El diferencial de tasas frente a economías avanzadas vuelve a colocar al peso mexicano como una de las divisas más atractivas del año
Por Rodrigo Pujol Del Toro
El súper peso vuelve a escena en 2026. En un entorno internacional marcado por mayor apetito por riesgo, ajustes en las expectativas monetarias y un dólar que ha perdido impulso, la moneda mexicana se fortalece frente a divisas de economías avanzadas y consolida su atractivo para los flujos de inversión global.
De acuerdo con el área de análisis económico de Banamex, el reciente desempeño del peso no responde a una debilidad abrupta del dólar, sino a un cambio en la narrativa global. La estabilidad del billete verde en meses recientes, combinada con tasas de interés elevadas en México, ha detonado un renovado interés por monedas de mercados emergentes, entre ellas el real brasileño, el rand sudafricano y, de manera destacada, el peso mexicano.
Uno de los factores clave detrás de este movimiento es la expectativa de que las tasas de interés en México se mantengan alrededor de 7% durante el resto de 2026, con la posibilidad de un ajuste al alza hacia la segunda mitad de 2027. Este escenario amplía el diferencial frente a Estados Unidos y otras economías avanzadas, incentivando la búsqueda de mayores rendimientos por parte de inversionistas internacionales.
El resultado ya se refleja en los números.

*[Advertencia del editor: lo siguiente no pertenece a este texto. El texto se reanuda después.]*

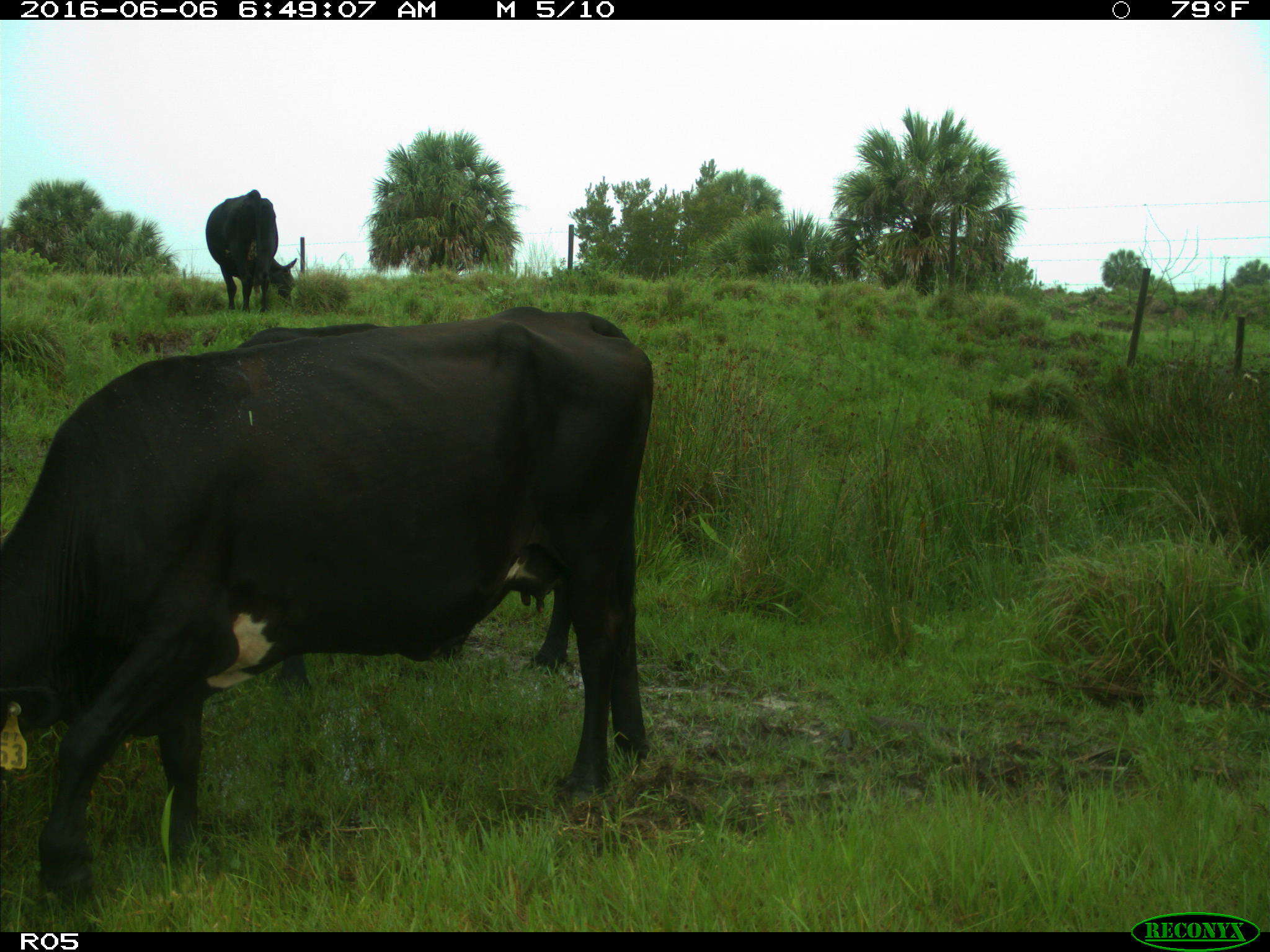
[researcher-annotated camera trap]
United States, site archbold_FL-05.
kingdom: Animalia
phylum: Chordata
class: Mammalia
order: Artiodactyla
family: Bovidae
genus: Bos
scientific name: Bos taurus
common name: domestic cow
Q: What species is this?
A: Bos taurus (domestic cow).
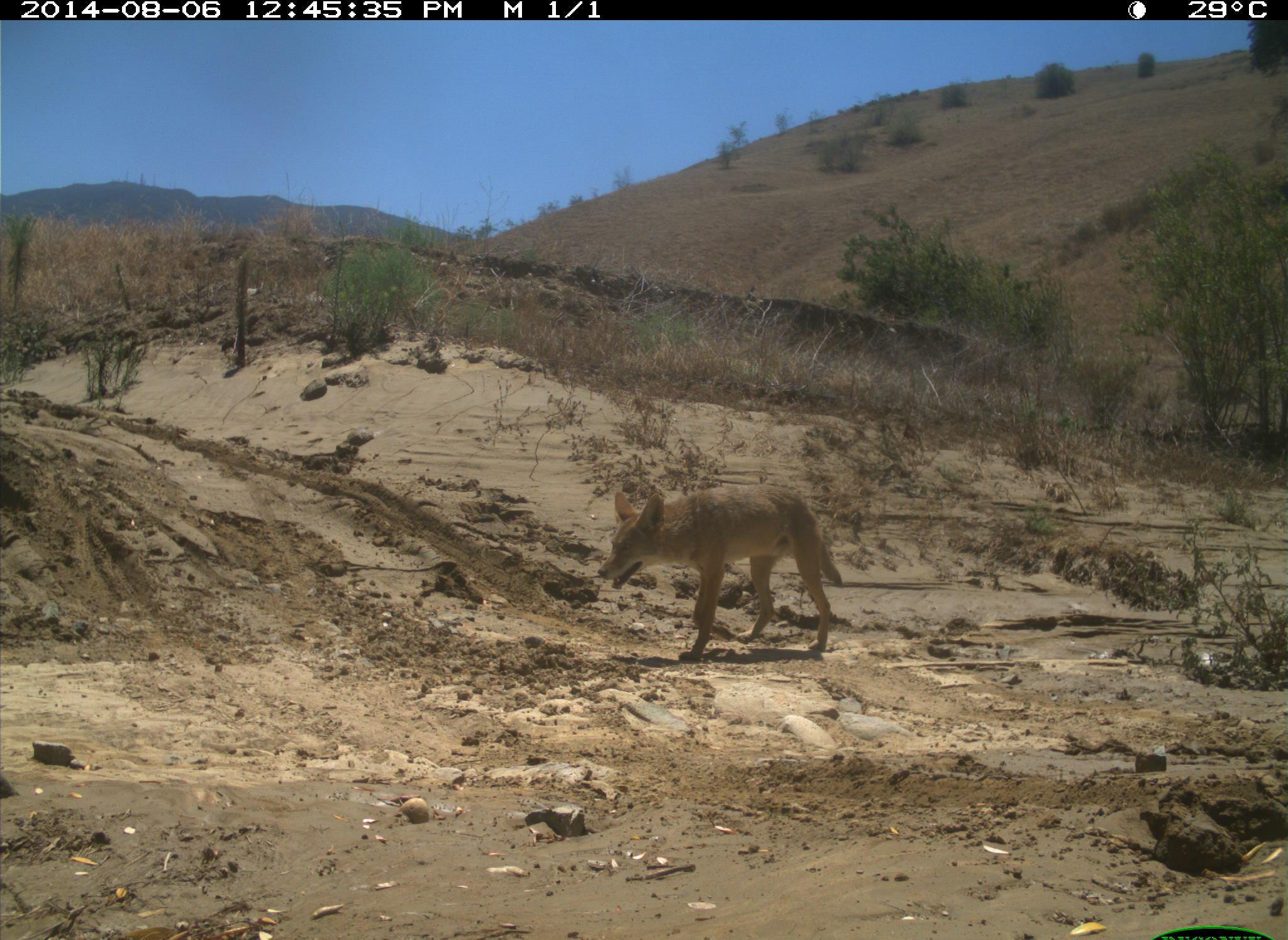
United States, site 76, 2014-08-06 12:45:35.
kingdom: Animalia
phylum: Chordata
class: Mammalia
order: Carnivora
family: Canidae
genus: Canis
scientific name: Canis latrans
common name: coyote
Coyote (Canis latrans).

En lo que va del año, el peso acumula una ganancia cercana a 3%, cerrando recientemente alrededor de 17.49 pesos por dólar. Ante este contexto, Banamex ajustó a la baja sus proyecciones para el tipo de cambio, estimándolo en 18.36 pesos por dólar al cierre de 2026 y en 18.73 para 2027, niveles menores a los previstos anteriormente.
En paralelo, el dólar enfrenta un entorno menos favorable. La institución financiera explica que ha resurgido la estrategia de “vender Estados Unidos”, impulsada por factores como la incertidumbre comercial, el crecimiento de la deuda estadounidense, dudas sobre su sostenibilidad a largo plazo y los constantes cuestionamientos a la autonomía de la Reserva Federal. Aunque a inicios de 2026 el dólar mostró una ligera apreciación, esta tendencia se revirtió recientemente por el aumento de tensiones comerciales y geopolíticas, ubicándolo incluso por debajo de su nivel de cierre de 2025.
Este reacomodo global también ha beneficiado a otras monedas consideradas refugio alternativo. Durante 2025 se observaron flujos hacia divisas como el euro, la corona sueca, el franco suizo y la moneda danesa. En el caso del euro, Banamex estima que podría ubicarse alrededor de 1.19 dólares hacia finales de 2026, reforzando la idea de un mercado cambiario más diversificado y menos dependiente del dólar.
En este nuevo mapa financiero, el peso mexicano vuelve a destacar como una moneda con fundamentos sólidos, altas tasas reales y un papel protagónico dentro del universo emergente. Para inversionistas y analistas, el regreso del súper peso no es casualidad, sino el reflejo de un entorno donde el rendimiento, el riesgo y la geopolítica redefinen las reglas del juego.